Spotlight is bloated, slow as sin, and has a UI designed by a committee that seems to spend its time either spitting on the old Mac User Interface (UI) Guidelines (and UI studies) or designing most of its new UI themes by hiring monkeys to throw UI feces at the screen to see what sticks. Oh yea, and as an added bonus, it now tracks the comings-and-goings of files as if it were just waiting for the chance to rat you out like Rooster the pimp. Mac users may already be experiencing the inadvertent metadata disclosures that have some analysts concerned about Microsoft's vaporous Vista.
Spotlight the File System Snitch
For example, when you download files from Safari or transfer them via iChat, and you select the file and "Get Info" from the File menu in the Finder, you will see a "Where from" entry that shows the file source.
As you can see, the Get Info panel shows not only the mode of the transfer, i.e., iChat, but it also shows the full name and contact information of the person that provided the file. When you download files via Safari, the source Web address is stored. If I were a content/media company executive, I know I would ask Apple "pretty please with sugar on top" for such file tracking.

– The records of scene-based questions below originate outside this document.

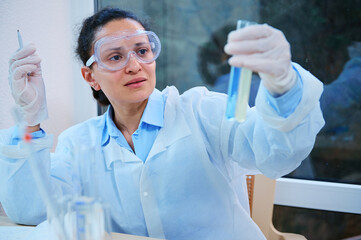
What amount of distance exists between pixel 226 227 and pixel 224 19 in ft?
4.05

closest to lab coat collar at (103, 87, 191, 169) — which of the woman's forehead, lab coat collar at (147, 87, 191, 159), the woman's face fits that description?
lab coat collar at (147, 87, 191, 159)

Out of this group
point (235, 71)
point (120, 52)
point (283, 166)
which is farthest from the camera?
point (120, 52)

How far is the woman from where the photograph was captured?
112 centimetres

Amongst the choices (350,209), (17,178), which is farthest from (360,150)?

Most times this is no big deal and actually is quite useful, but as more and more metadata gets saved regarding your files, you should be aware this is happening. I'd wager that most users had no idea this kind of file source tagging was taking place on a file system level. And not knowing can lead to all kinds of security gaffs.
Security Reasons for Metadata Stripping
For instance, I often have to strip metadata before sending files to clients or adverse parties. In the past, I have seen Microsoft Word files with edits and other comments that caused difficulties for the sender. Word files keep all kinds of information hidden, i.e., edits/revisions, the names of people who worked on the files, comments, etc. This information can be a great liability if unintended parties gain access to it.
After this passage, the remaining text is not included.